Alexander Dick’s “Frye, Derrida, and the University (to Come)” offers an interesting comparison of Frye’s vision of the modern university to Derrida’s: both saw it as the university’s role to foment “neurotic maladjustment” by confronting the student with “languages, myths, and metaphors that make [up] his or her deepest concerns.”

Adam Carter’s “Correspondences: Frye, de Man, Romanticism” draws a more tenuous link between Frye and de Man: both “mutual[ly] reject[] . . . the [Wordsworthian] assumption that the mind finds its correspondence in nature”—but for reasons so entirely different they moot Carter’s comparison. For de Man, such a notion is just existentially false: it represents “a delusory and inauthentic yearning of human consciousness for the stability of natural things.” Frye’s rejection of the notion of a unity between human consciousness and the natural order, however, is rooted not in existential angst but rather in the “terror” of the Canadian environment, so pervasively expressed throughout Frye’s writings on early Canadian literature.

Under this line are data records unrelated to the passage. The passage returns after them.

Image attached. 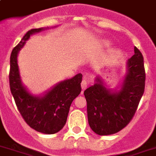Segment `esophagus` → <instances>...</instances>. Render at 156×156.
<instances>
[{
    "label": "esophagus",
    "mask_w": 156,
    "mask_h": 156,
    "mask_svg": "<svg viewBox=\"0 0 156 156\" xmlns=\"http://www.w3.org/2000/svg\"><path fill=\"white\" fill-rule=\"evenodd\" d=\"M87 85H88V82L85 80H83L82 82H81V87H82V89L83 90H85L87 88Z\"/></svg>",
    "instance_id": "34e87169"
}]
</instances>
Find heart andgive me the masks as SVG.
Returning <instances> with one entry per match:
<instances>
[{"mask_svg": "<svg viewBox=\"0 0 156 156\" xmlns=\"http://www.w3.org/2000/svg\"><path fill=\"white\" fill-rule=\"evenodd\" d=\"M103 44H104V45H108L109 42H108V41H104V42H103Z\"/></svg>", "mask_w": 156, "mask_h": 156, "instance_id": "heart-1", "label": "heart"}]
</instances>
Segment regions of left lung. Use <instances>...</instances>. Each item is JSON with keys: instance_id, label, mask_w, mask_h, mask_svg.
I'll return each mask as SVG.
<instances>
[{"instance_id": "obj_1", "label": "left lung", "mask_w": 156, "mask_h": 156, "mask_svg": "<svg viewBox=\"0 0 156 156\" xmlns=\"http://www.w3.org/2000/svg\"><path fill=\"white\" fill-rule=\"evenodd\" d=\"M127 60V72L119 90L107 87L97 76L95 83L84 91L90 127L100 136L119 132L135 115L145 87L144 57L136 47Z\"/></svg>"}]
</instances>
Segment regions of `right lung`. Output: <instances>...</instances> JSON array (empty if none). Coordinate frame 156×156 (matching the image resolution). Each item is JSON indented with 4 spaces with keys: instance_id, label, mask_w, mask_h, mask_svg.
<instances>
[{
    "instance_id": "1",
    "label": "right lung",
    "mask_w": 156,
    "mask_h": 156,
    "mask_svg": "<svg viewBox=\"0 0 156 156\" xmlns=\"http://www.w3.org/2000/svg\"><path fill=\"white\" fill-rule=\"evenodd\" d=\"M48 28L28 31L10 56L9 85L18 110L33 129L44 134H55L65 125L71 104L81 92L82 74L59 82L41 96H35L23 85L17 63L20 51L30 36Z\"/></svg>"
}]
</instances>
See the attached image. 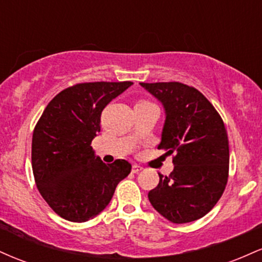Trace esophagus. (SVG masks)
Instances as JSON below:
<instances>
[{
  "instance_id": "esophagus-1",
  "label": "esophagus",
  "mask_w": 262,
  "mask_h": 262,
  "mask_svg": "<svg viewBox=\"0 0 262 262\" xmlns=\"http://www.w3.org/2000/svg\"><path fill=\"white\" fill-rule=\"evenodd\" d=\"M141 170H143V167L139 166V165H133V167H132V172L133 173H139Z\"/></svg>"
}]
</instances>
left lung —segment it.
<instances>
[{
	"label": "left lung",
	"instance_id": "1",
	"mask_svg": "<svg viewBox=\"0 0 262 262\" xmlns=\"http://www.w3.org/2000/svg\"><path fill=\"white\" fill-rule=\"evenodd\" d=\"M140 85L161 102L166 113L159 149L173 155V171L159 172L148 193L151 206L176 224L204 217L223 194L229 176V141L224 122L194 87L181 82Z\"/></svg>",
	"mask_w": 262,
	"mask_h": 262
}]
</instances>
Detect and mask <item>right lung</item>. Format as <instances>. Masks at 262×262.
<instances>
[{
  "mask_svg": "<svg viewBox=\"0 0 262 262\" xmlns=\"http://www.w3.org/2000/svg\"><path fill=\"white\" fill-rule=\"evenodd\" d=\"M130 81L83 82L59 92L45 107L32 139V169L38 191L56 214L82 223L101 213L132 165L104 164L91 143L101 113Z\"/></svg>",
  "mask_w": 262,
  "mask_h": 262,
  "instance_id": "1",
  "label": "right lung"
}]
</instances>
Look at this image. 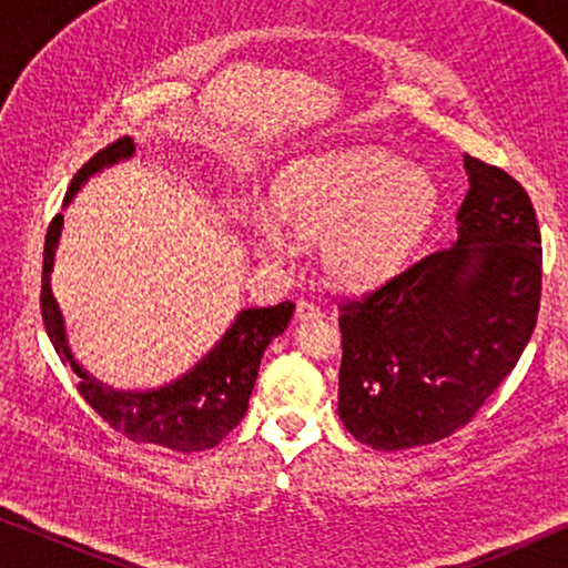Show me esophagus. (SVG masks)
<instances>
[{"instance_id":"obj_1","label":"esophagus","mask_w":568,"mask_h":568,"mask_svg":"<svg viewBox=\"0 0 568 568\" xmlns=\"http://www.w3.org/2000/svg\"><path fill=\"white\" fill-rule=\"evenodd\" d=\"M297 321L300 323H305V321H317V317H323V310L317 307V305H313V302H307V300H300L297 302Z\"/></svg>"}]
</instances>
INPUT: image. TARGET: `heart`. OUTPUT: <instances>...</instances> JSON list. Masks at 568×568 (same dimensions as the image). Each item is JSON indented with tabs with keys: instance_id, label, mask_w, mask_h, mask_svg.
I'll use <instances>...</instances> for the list:
<instances>
[{
	"instance_id": "heart-1",
	"label": "heart",
	"mask_w": 568,
	"mask_h": 568,
	"mask_svg": "<svg viewBox=\"0 0 568 568\" xmlns=\"http://www.w3.org/2000/svg\"><path fill=\"white\" fill-rule=\"evenodd\" d=\"M271 214L247 240L263 258L284 253L286 235L321 240V263L341 290L390 282L426 243L442 214V191L422 168L375 146L292 162L271 185ZM278 226L283 229L277 230Z\"/></svg>"
}]
</instances>
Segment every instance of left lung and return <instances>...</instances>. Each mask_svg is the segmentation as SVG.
I'll return each mask as SVG.
<instances>
[{"label": "left lung", "mask_w": 568, "mask_h": 568, "mask_svg": "<svg viewBox=\"0 0 568 568\" xmlns=\"http://www.w3.org/2000/svg\"><path fill=\"white\" fill-rule=\"evenodd\" d=\"M457 240L341 305L338 416L372 449L439 442L515 369L540 310L542 247L527 191L465 154Z\"/></svg>", "instance_id": "8db88e82"}]
</instances>
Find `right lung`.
I'll return each instance as SVG.
<instances>
[{"mask_svg":"<svg viewBox=\"0 0 568 568\" xmlns=\"http://www.w3.org/2000/svg\"><path fill=\"white\" fill-rule=\"evenodd\" d=\"M136 144L129 136L108 144L90 162H84L80 173L69 185L64 206L82 189L90 175L100 173L108 165L129 160ZM64 227V214H57L45 232L43 245V278H41V315L45 333L61 362L74 369L80 377L77 390L98 416L121 432L123 437L139 445H158L175 453H201L216 447L240 424L247 410L255 377H258L261 356L278 333H284L294 315V302H278L274 307H247L237 313L235 323L216 341L212 352L196 367L168 383L158 390H115L82 369L69 348L64 317L59 302L51 292L53 255Z\"/></svg>","mask_w":568,"mask_h":568,"instance_id":"1","label":"right lung"}]
</instances>
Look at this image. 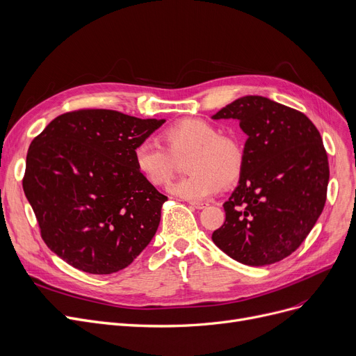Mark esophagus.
<instances>
[{
  "mask_svg": "<svg viewBox=\"0 0 356 356\" xmlns=\"http://www.w3.org/2000/svg\"><path fill=\"white\" fill-rule=\"evenodd\" d=\"M190 204L197 210H202V209H206L209 206V202H206V201H190Z\"/></svg>",
  "mask_w": 356,
  "mask_h": 356,
  "instance_id": "esophagus-1",
  "label": "esophagus"
}]
</instances>
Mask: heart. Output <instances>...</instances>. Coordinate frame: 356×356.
Listing matches in <instances>:
<instances>
[{"label":"heart","mask_w":356,"mask_h":356,"mask_svg":"<svg viewBox=\"0 0 356 356\" xmlns=\"http://www.w3.org/2000/svg\"><path fill=\"white\" fill-rule=\"evenodd\" d=\"M168 150L155 140L140 142L133 152L134 168L149 184L161 187L172 178L175 159L191 152L187 163V178L168 187V193L187 200L200 201L214 195L223 184L239 177L243 155L238 143L218 136L217 129L201 118L185 120L163 133Z\"/></svg>","instance_id":"1"}]
</instances>
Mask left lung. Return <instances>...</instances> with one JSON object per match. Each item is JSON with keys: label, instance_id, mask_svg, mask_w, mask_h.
I'll return each instance as SVG.
<instances>
[{"label": "left lung", "instance_id": "left-lung-1", "mask_svg": "<svg viewBox=\"0 0 356 356\" xmlns=\"http://www.w3.org/2000/svg\"><path fill=\"white\" fill-rule=\"evenodd\" d=\"M213 120L233 118L248 136L239 184L211 239L249 266L286 258L323 211L329 162L316 126L302 113L261 95L234 99Z\"/></svg>", "mask_w": 356, "mask_h": 356}]
</instances>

The subject of Mark Ittensohn’s interesting “Romanticism and the Beyond of Language: Northrop Frye and the Wordsworthian Imitation of the Point of Epiphany” is that of the Romantic epiphany and its revelation of the “inadequacy of language.” Wordsworth called his epiphanic moments “spots of time,” which are literally “unsayable” moments—linguistically inexpressible, which, as Ittensohn shows, corresponds closely to Frye’s view of poetic discourse in the Anatomy of Criticism. There, poetry is associated with “total dream . . . infinite and boundless hypothesis.” Poetry and the Romantic epiphany are “inherently connected to mystery, to riddle.” And herein, surely, is Frye’s lasting legacy: not in a shotgun marriage with postmodernism or identity politics, or in jejune reiterations of his anachronistic utopianism, but in the realization that “what the arts cannot say may be as important as what they do say.”